Ha contribuito alla mia diffidenza il fatto che a promuovere il referendum non siano comitati di cittadini, ma un partitino appena nato creato da alcuni politici di secondo piano transfughi dell’UDC. E ancora di più che costoro si dichiarino vittime di un boicottaggio mediatico, quando in realtà per promuovere il referendum hanno fatto davvero poco.
Per togliermi qualunque dubbio sui veri scopi di questo referendum, però, è bastato fare alcune considerazioni:
- Le norme vigenti (cioè la legge n. 352 del 1970 che disciplina le consultazioni referendarie) impediscono di presentare proposte di referendum a partire da un anno prima della scadenza naturale di una legislatura e fino a sei mesi dopo le elezioni.
- Le stesse norme impediscono di presentare proposte di referendum negli ultimi tre mesi dell’anno.
- Dato che la legislatura corrente finirà nell’aprile 2013, salvo anticipi, ne consegue che non sarà possibile depositare le firme per un referendum fino al gennaio 2014.
- Per allora le firme saranno carta straccia, dato che vanno raccolte nei tre mesi precedenti il deposito, e non si possono “congelare” in attesa della riapertura dei termini.
Posti di fronte a questo problema, i promotori del referendum hanno risposto che la legge 352/1970 sarebbe incostituzionale. Una pretesa ridicola, dato che è in vigore da 42 anni. Tra l’altro esiste già almeno un precedente: si pose lo stesso problema per le firme raccolte dai seguaci di Beppe Grillo nel 2008 (e infatti quei referendum non si sono mai tenuti, nonostante l’enorme quantità di firme raccolte; particolare che i tanti che allora parteciparono al “Vaffa-day” dovrebbero tenere a mente, prima di accodarsi alla prossima manifestazione indetta da Grillo).
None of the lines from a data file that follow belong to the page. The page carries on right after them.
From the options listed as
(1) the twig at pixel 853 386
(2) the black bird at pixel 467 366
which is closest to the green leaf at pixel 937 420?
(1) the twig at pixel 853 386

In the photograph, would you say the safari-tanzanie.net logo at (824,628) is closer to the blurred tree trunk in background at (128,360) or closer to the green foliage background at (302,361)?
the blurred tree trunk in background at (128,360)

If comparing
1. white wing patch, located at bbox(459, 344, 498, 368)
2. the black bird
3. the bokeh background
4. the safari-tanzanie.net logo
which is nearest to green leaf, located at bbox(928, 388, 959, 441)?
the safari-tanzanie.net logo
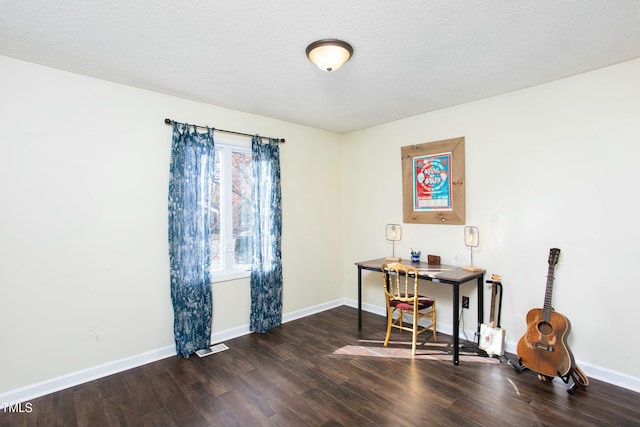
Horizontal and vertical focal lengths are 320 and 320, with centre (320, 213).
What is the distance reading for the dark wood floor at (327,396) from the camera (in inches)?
85.9

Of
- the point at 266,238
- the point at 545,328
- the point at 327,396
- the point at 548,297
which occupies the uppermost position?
the point at 266,238

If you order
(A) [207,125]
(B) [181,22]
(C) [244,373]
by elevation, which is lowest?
(C) [244,373]

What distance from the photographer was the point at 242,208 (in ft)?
12.4

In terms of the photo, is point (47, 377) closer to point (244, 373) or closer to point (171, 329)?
point (171, 329)

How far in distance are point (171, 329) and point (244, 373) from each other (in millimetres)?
926

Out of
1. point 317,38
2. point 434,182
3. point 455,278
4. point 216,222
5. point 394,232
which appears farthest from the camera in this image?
point 394,232

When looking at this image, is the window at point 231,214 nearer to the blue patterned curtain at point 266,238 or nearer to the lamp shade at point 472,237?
the blue patterned curtain at point 266,238

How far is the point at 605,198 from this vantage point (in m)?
2.65

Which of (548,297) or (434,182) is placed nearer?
(548,297)

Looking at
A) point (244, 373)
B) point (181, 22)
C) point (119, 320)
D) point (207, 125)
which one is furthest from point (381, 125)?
point (119, 320)

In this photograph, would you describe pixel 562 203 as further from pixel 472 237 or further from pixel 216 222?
pixel 216 222

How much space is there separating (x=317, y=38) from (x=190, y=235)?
219 centimetres

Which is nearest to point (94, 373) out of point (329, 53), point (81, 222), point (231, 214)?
point (81, 222)

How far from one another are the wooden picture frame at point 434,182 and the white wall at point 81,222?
230 centimetres
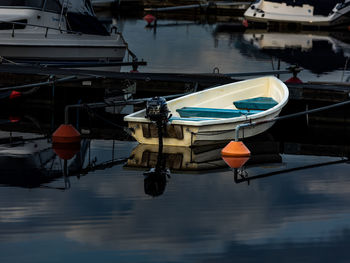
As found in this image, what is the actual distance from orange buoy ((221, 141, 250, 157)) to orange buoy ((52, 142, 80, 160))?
2987 millimetres

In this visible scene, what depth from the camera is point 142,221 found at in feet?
38.5

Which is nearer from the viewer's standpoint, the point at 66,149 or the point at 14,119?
the point at 66,149

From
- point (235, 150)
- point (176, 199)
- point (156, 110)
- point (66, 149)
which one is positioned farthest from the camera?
point (66, 149)

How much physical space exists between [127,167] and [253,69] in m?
20.2

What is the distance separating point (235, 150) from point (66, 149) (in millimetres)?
3440

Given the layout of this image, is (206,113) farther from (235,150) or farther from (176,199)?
(176,199)

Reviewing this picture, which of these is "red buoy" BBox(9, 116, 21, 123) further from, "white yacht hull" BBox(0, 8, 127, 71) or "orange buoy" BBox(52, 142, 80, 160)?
"orange buoy" BBox(52, 142, 80, 160)

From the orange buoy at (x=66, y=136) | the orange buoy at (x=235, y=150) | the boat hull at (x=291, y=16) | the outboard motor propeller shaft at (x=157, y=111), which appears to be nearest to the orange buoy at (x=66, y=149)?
the orange buoy at (x=66, y=136)

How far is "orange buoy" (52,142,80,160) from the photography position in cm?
1635

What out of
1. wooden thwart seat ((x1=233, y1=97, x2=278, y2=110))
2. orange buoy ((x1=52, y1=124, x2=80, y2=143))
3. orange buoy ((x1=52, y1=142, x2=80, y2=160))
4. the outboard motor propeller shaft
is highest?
the outboard motor propeller shaft

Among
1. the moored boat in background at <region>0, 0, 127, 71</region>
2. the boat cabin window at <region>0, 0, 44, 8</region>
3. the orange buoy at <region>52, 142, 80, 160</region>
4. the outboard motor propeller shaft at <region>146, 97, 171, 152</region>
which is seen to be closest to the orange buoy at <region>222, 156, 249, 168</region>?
the outboard motor propeller shaft at <region>146, 97, 171, 152</region>

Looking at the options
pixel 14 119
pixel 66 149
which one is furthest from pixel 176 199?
pixel 14 119

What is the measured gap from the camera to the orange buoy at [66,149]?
16.3 metres

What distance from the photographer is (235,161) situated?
624 inches
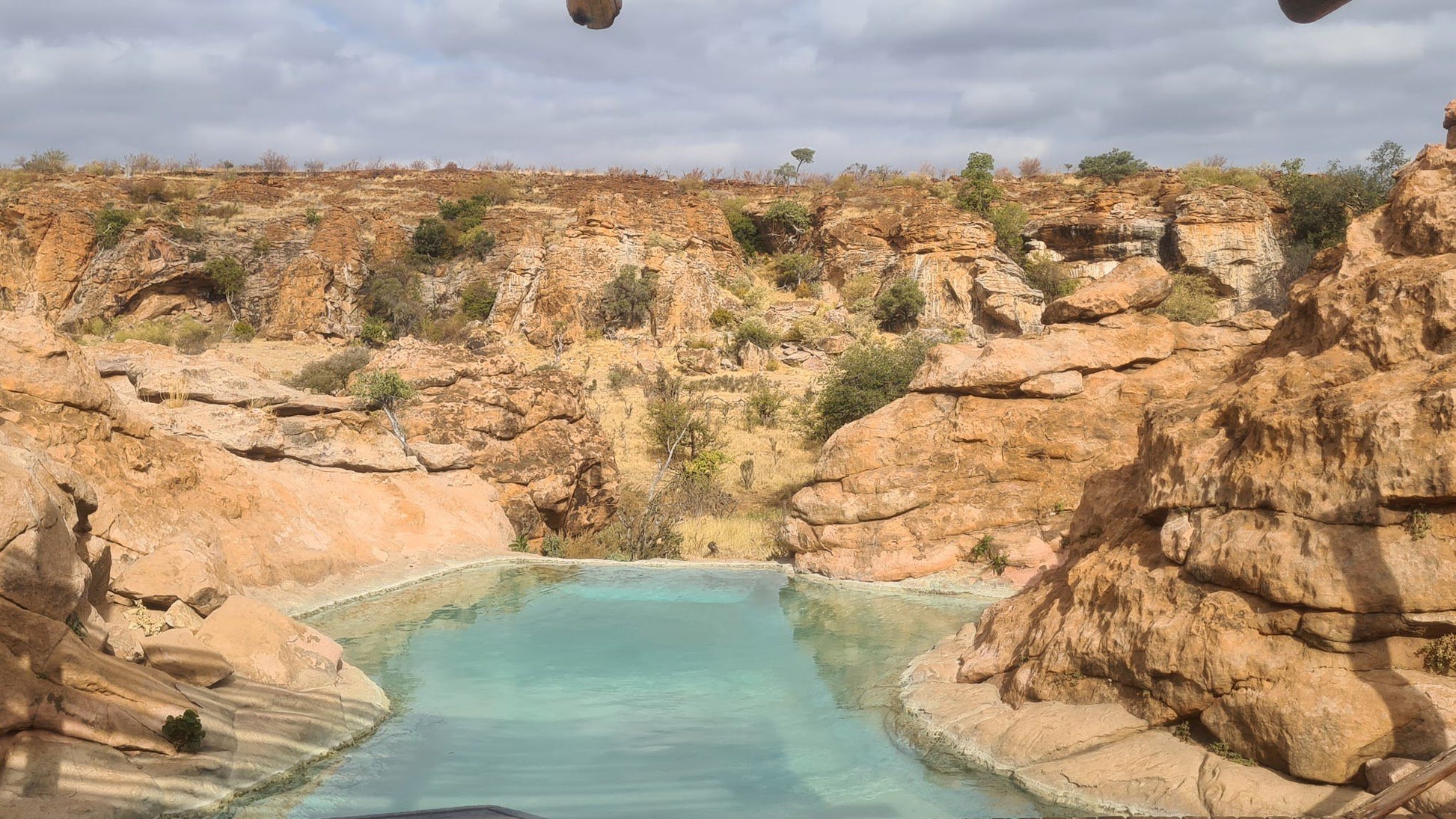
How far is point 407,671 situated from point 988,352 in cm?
713

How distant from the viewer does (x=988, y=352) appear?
11312 millimetres

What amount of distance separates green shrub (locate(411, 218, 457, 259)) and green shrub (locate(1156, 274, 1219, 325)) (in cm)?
2285

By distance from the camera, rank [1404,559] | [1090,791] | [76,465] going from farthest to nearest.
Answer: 1. [76,465]
2. [1090,791]
3. [1404,559]

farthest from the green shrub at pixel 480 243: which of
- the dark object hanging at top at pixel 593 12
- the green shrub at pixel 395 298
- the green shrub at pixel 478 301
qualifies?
the dark object hanging at top at pixel 593 12

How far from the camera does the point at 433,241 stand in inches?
1350

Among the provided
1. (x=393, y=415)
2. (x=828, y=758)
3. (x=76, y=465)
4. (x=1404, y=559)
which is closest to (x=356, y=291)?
(x=393, y=415)

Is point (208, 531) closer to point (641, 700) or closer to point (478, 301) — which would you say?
point (641, 700)

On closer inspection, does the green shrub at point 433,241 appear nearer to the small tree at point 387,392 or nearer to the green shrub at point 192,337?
the green shrub at point 192,337

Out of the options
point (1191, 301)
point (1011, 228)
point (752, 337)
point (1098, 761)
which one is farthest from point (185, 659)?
point (1011, 228)

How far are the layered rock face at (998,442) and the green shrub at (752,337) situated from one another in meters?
15.4

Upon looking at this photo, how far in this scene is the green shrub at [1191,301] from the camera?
80.2ft

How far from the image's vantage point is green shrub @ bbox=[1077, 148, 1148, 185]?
40781mm

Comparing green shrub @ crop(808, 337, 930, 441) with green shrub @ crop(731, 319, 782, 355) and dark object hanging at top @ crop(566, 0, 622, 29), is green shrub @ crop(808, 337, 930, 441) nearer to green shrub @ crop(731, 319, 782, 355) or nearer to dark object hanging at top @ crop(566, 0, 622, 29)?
green shrub @ crop(731, 319, 782, 355)

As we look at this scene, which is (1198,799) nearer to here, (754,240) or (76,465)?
(76,465)
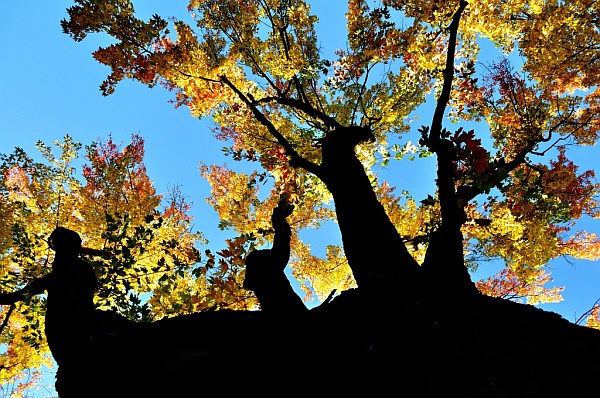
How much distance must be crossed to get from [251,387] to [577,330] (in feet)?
6.10

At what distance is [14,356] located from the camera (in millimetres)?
8312

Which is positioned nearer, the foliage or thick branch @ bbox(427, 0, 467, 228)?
thick branch @ bbox(427, 0, 467, 228)

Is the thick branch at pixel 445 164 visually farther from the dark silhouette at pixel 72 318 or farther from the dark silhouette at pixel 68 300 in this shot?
the dark silhouette at pixel 68 300

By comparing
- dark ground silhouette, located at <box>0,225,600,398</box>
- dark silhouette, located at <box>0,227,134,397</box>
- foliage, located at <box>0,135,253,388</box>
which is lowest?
dark ground silhouette, located at <box>0,225,600,398</box>

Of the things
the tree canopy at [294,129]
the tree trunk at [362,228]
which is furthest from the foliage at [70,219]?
the tree trunk at [362,228]

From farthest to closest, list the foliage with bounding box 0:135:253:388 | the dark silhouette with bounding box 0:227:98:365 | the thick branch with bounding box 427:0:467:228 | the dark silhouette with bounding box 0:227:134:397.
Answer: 1. the foliage with bounding box 0:135:253:388
2. the thick branch with bounding box 427:0:467:228
3. the dark silhouette with bounding box 0:227:98:365
4. the dark silhouette with bounding box 0:227:134:397

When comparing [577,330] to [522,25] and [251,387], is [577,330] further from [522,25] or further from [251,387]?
[522,25]

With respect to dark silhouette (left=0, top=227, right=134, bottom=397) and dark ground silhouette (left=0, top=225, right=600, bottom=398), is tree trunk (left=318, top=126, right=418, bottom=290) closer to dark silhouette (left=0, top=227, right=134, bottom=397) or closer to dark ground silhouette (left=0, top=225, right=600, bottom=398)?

Perché si raccolgono firme per referendum che non si potranno mai realizzare? Una prima ipotesi è la totale incompetenza dei promotori. Che potrebbe essere plausibile, però a mio avviso non quanto un’altra ipotesi, e cioè che questi referendum servano a farsi pubblicità e a raccogliere soldi senza rischi. Ci si presenta come eroi anticasta, ci si fa conoscere, si raccolgono nominativi, iscrizioni e contributi volontari, e se si raggiunge il quorum si ricevono anche dallo Stato 0,52 euro per ogni firma come rimborso spese. Poi il referendum non si tiene, ma è meglio così: ci si può atteggiare a vittime di un complotto politico-legale, e si evita che si possa scoprire che le conseguenze pratiche del referendum proposto non sono poi così buone come si voleva far credere.
Insomma, io la mia firma sotto questo referendum non la metterò, e consiglio a chiunque di evitare di farlo.